Le murmure de l'ogre

L'ouvrage:
Nice, mars 1922.
L'inspecteur Louis Forestier est confronté à une série de meurtres qui le déroutent: des femmes, puis des enfants. Le tout de manière spectaculaire. Il est convaincu qu'il doit comprendre la psychologie du tueur pour l'attraper. C'est pourquoi il fait appel à son ami, Frédéric Berthellon, psychiatre.

Critique:
L'auteur situe son roman en 1922. Ainsi, il tente de renouveler le genre. Par exemple, il complique la tâche de ses enquêteurs (si j'ose dire), car il ne sera pas question d'analyse ADN. En outre, c'est l'occasion pour le lecteur de «découvrir» d'autres techniques, par exemple, comment savoir si des taches retrouvées sont du sang animal ou humain... D'autre part, si Frédéric est ouvert, et semble bien connaître son métier, les recherches sur les maladies mentales sont encore hésitantes, et on en sait peu.

J'ai trouvé le début par trop classique. Pour moi, rien ne démarque cette enquête de celles qui fleurissent sous la plume d'autres auteurs de thrillers. C'est nouveau pour nos deux héros, mais pas pour le lecteur. Certains auteurs se démarquent en créant des originalités: caractères des personnages, pièce impossible à assembler avec les autres, style différent, événements incongrus. Ici, rien de tout cela. Il semble que Valentin Musso ait pris des ingrédients qui ont déjà fonctionné, et les ait mélangés sans y apporter sa touche personnelle.

J'ai trouvé le roman très lent. L'auteur accumule les ficelles classiques: le traumatisme du tueur, le fait que la famille du policier soit menacée, le tueur tatouant des lettres sur ses victimes et gardant des «souvenirs» de chacune, l'histoire d'amour arrivant «grâce» à l'enquête... Il y a bien quelques rebondissements, mais ils sont tardifs, et pas si surprenants.
La structure est intéressante (dès la deuxième partie, l'auteur alterne l'enquête et les pensées du tueur), mais elle est à double-tranchant, car si elle nous fait découvrir le fonctionnement du tueur, au bout d'un moment, on en a fait le tour, et ces passages deviennent prévisibles.

Au milieu de la deuxième partie, les choses commencent à prendre un tour quelque peu inattendu.
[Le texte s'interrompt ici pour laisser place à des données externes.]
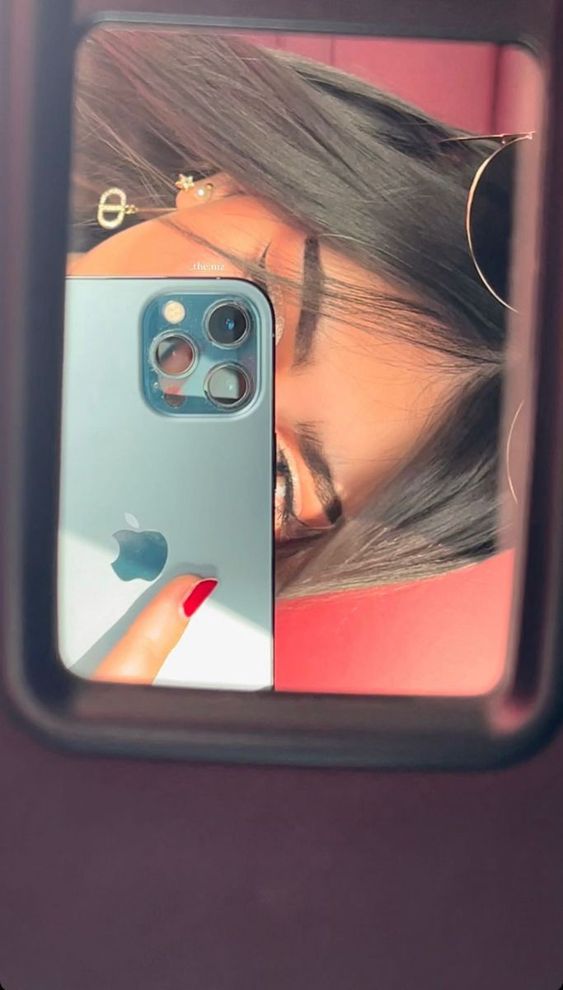 صباح الورد 🌹
للذين يتغنىٰ الصبـاح بجمال طلتهم 
 يسعد صباحكم 🌸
Ce qu'on découvre n'est pas exceptionnel, mais cela relance l'intrigue. Par ailleurs, une découverte fait que Frédéric analyse un autre pan de la psychologie du tueur, étayant sa théorie par l'exemple d'autres cas similaires. Cela s'écarte des sentiers battus. De plus, à force de connaître le tueur, on se rend compte que la situation est plus complexe qu'il n'y paraît au départ.

J'ai apprécié Frédéric qui veut faire humainement son travail. Il ne considère pas ses patients seulement comme des personnes dangereuses. Il veut les traiter au mieux. Il arrive qu'il se trompe, mais cela le rend plus crédible. En outre, il n'a pas cette suffisance insupportable de certains, il se remet en question.
J'ai également apprécié le fait que l'auteur nous montre (dans l'entourage du tueur), un personnage pas si manichéen qu'il n'y paraît, qui finit par reconnaître ses torts, même s'il est trop tard.
J'ai également apprécié la façon dont le lecteur apprend une certaine chose dans les derniers chapitres. C'est bien amené, et c'est un rebondissement auquel je n'avais pas pensé. Enfin, c'est une autre pièce du puzzle quant à la psychologie du tueur, cela le rend plus humain, plus fragile. Sans oublier les réflexions non-dénuées d'ironie qu'est forcé de se faire Louis après cette découverte.

La version audio que j'ai entendue a été enregistrée par Julien Allouf. Ce livre m'a été offert par les éditions Thélème.
Julien Allouf a une lecture naturelle et fluide. Il joue sans surjouer. Par exemple, lorsque Frédéric expose ses premières théories, il marche sur des oeufs, car les policiers se méfient quelque peu de lui. Julien Allouf rend très bien les hésitations du psychiatre. C'est un exemple, mais tout au long du roman, le comédien montre son talent, adoptant à l'envi un ton bourru, précautionneux, caustique, joyeux, froid, etc, tout en restant parfaitement naturel. Il ne modifie pas trop sa voix pour les différents personnages, et c'est mieux ainsi. Les passages les plus délicats sont sûrement ceux où le lecteur côtoie le tueur. Là encore, le comédien s'en tire très bien, jouant intelligemment, et aidant le lecteur, par ce jeu subtil, à mieux entrer dans la tête du tueur.